Extracted text >>
** Start **
On my Bachmann gp38 install, I replaced the lights with leds. You could hook up your red and black wires from the decoder to track power, turn on the headlight (from your throttle) and measure the voltage output (white and blue) (forward light)...


----------



## graywolf06 (Aug 14, 2019)

Good idea ---Thanks --sounds like you want me to get the job done this weekend.


----------



## Andreash (Dec 30, 2018)

Where there’s a will, there’s a way....

I used leds (Evans designs) that are rated at 7 to 19 volts. The output is high from the decoder....

And lastly, if I recall, the motor wire leads were reversed. I had reconfigured cv29, but had headlight issues (run forward, rear light on and vice versa). I think I used cv63 to reconfigure the light, but it didn’t work. The real simply solution was to change the wire leads at the motor (took 2 minutes to resolder, vs looking up the digitrax website on a smartphone (15 minutes of searching)...cheers


----------



## DonR (Oct 18, 2012)

The typical decoder light output is 12v dc. The blue
wire is common, and you should note when
connecting LEDs, it is PLUS.
You would need resistors for the LEDs.

You can set the CVs on the Bachmann decoder but,
as others have noted, it does not offer the smooth
control most of us want. My brother did set the CVs
for me to enable consisting of my two GE 70 tonners. They
then were good performers. Capable of very smooth
walk speed. I did add weight so they could pull more
cars.

Don


----------



## dagnarble (Mar 23, 2010)

Go to the TCS website they have installation of decoder in GE70


----------



## graywolf06 (Aug 14, 2019)

dagnarble said:


> Go to the TCS website they have installation of decoder in GE70


Thanks for the tip. I had tried looking there but didn't look down the list at the Spectrum engines. They have some nice photos of the install but I don't see the point in leaving the old board in place just to have the lights supported. My plan is to eliminate the PCB and modify the weight so it sits where the original decoder or PCB is. I will insulate the weight with Kaplon tape and mount the new Digitrax decoder on top of it. I will eventually add LED lights from Evans into the shell but initially will try out the new setup without lights to see how it works. Thanks again.
** End **
Carry on the forum thread about installing a decoder and LED lights in a model locomotive, picking up right after its last post.

Questions about scene geometry:
** Start **
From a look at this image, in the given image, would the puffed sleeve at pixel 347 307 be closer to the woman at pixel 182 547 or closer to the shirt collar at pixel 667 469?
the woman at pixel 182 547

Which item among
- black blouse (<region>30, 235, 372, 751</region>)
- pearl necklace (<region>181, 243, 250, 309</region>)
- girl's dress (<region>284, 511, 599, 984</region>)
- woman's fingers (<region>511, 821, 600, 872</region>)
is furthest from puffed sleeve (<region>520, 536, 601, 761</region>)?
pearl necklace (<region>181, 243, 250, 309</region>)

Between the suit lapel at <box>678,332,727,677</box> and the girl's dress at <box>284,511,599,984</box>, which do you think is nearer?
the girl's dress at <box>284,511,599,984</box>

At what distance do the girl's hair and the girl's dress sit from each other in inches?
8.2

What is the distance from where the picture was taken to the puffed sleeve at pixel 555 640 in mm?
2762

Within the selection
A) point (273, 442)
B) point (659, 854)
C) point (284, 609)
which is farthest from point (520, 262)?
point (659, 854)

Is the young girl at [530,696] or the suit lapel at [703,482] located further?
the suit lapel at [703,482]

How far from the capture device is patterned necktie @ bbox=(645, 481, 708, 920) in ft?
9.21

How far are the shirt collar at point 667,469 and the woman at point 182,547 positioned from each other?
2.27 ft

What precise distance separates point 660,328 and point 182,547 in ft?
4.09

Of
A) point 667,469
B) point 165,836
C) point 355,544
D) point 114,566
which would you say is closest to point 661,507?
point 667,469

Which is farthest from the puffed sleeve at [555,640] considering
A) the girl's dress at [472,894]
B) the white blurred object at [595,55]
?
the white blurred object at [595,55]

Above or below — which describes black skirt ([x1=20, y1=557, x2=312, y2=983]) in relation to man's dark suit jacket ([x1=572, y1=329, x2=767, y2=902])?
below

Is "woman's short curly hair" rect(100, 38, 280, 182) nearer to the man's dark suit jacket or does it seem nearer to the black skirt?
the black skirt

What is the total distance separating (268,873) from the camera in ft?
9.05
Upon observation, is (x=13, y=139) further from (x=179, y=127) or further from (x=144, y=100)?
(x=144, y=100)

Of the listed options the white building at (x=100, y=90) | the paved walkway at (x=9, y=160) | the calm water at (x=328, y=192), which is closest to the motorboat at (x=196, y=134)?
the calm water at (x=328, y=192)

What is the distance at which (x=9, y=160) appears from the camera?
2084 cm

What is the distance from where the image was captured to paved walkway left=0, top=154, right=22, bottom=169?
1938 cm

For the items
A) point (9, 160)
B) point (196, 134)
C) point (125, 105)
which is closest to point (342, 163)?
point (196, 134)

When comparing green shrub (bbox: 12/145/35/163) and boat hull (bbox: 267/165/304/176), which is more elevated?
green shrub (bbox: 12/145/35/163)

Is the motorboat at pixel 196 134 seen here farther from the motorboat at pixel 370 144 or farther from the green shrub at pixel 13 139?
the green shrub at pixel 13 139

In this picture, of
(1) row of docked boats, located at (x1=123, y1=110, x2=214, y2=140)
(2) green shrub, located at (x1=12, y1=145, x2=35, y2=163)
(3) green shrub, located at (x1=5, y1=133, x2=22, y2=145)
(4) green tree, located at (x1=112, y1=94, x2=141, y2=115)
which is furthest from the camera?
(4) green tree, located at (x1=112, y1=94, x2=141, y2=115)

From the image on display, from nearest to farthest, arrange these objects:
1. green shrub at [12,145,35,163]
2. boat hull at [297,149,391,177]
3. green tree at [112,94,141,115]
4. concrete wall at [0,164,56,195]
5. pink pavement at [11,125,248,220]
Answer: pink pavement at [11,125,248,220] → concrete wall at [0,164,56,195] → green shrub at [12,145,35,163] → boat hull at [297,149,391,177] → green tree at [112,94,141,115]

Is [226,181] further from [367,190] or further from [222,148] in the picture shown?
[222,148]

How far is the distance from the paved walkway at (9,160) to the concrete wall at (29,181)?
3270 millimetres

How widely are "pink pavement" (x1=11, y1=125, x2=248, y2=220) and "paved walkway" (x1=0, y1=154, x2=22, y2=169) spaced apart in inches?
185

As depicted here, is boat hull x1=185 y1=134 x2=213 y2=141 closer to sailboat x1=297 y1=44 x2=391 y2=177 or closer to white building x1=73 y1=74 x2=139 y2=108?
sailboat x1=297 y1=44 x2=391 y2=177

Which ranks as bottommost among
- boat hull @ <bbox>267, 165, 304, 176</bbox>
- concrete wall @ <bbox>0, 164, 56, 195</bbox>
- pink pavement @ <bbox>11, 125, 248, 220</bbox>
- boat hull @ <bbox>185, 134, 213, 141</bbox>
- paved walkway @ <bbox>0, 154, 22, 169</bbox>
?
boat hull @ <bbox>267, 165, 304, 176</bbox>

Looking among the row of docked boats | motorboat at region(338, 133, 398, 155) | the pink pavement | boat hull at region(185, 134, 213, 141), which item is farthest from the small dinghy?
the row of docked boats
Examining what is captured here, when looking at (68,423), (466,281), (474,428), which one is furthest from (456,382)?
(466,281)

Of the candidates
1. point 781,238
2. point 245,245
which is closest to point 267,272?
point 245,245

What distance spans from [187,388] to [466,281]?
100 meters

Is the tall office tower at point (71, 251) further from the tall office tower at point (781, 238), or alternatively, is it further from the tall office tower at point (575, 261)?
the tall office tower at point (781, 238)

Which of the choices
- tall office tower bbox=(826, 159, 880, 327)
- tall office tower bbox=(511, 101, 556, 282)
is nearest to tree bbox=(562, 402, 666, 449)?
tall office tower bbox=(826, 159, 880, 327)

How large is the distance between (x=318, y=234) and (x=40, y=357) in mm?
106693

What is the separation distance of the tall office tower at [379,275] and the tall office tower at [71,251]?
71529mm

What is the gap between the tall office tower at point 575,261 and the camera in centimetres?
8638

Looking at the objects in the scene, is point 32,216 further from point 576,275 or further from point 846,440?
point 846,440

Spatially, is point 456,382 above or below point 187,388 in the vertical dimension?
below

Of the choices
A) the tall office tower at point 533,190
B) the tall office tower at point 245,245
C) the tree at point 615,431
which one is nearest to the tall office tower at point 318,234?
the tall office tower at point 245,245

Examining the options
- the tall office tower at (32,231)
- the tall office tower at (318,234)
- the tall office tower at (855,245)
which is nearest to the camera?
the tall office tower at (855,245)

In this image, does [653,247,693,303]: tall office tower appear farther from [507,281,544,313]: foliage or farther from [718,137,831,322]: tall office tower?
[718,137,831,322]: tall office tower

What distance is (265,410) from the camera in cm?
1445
** End **
Output for this task >>
----------



## Andreash (Dec 30, 2018)

Your on the right track removing the board. The advantage of some room, and a clean install will be worth it. Try to keep the leads long, but should a wire come off (from the truck), just resolder. I installed a decoder in a non dcc Bachmann F40 which involved grinding the metal weight, and typically most people wouldn’t try installing in this engine. But I wanted to see if it could be done, and I was up to the challenge ( I posted the install in the dcc section of the forum, as well as some others)...good luck and cheers


----------



## graywolf06 (Aug 14, 2019)

Well the deed is done. Just finished the install minus the speaker. I ran the loco without the body and the speaker just dragging along behind. It all worked except when I went to button it up the speaker got in the way. Clipped it off and taped up the wires for now. Will look for a tiny speaker. Had to grind the weight down so the decoder didn't go thru the roof. I kept track of how much weight I was removing and was very surprised. The original weight was 28gr and all I removed was 2 gr. The net effect was a gain of 4 gr since the Digitrax was heavier than the original. This switcher is less than half the size of my other diesels and I must give a hand to those of you that work on N scale. I had to resort to tucking in the wires with a wooden coffee stirrer. All in all the engine is super smooth and quite. Digitrax has a chart to set up a dedicated switcher which dials in very slow speeds via CV2,5 &6. Thanks for all the help you all gave me. Paul


----------



## flyboy2610 (Jan 20, 2010)

Glad you got it done! Now, on to the next one! (And you know there will BE a next one!  )


----------



## graywolf06 (Aug 14, 2019)

I thought I was finished but today I picked up a ESU 50321 sugarcube style speaker and installed it in the cab on the underside of the roof. Wow it sounds great and the little switcher has a real growl to it since the diesel program in the decoder is for a GP38. The operational difference of the engine is great compared to the stock setup. On to the next one.


----------



## sid (Mar 26, 2018)

he is addicted now hahahahaha any pics of the install hummmmm ?


----------



## graywolf06 (Aug 14, 2019)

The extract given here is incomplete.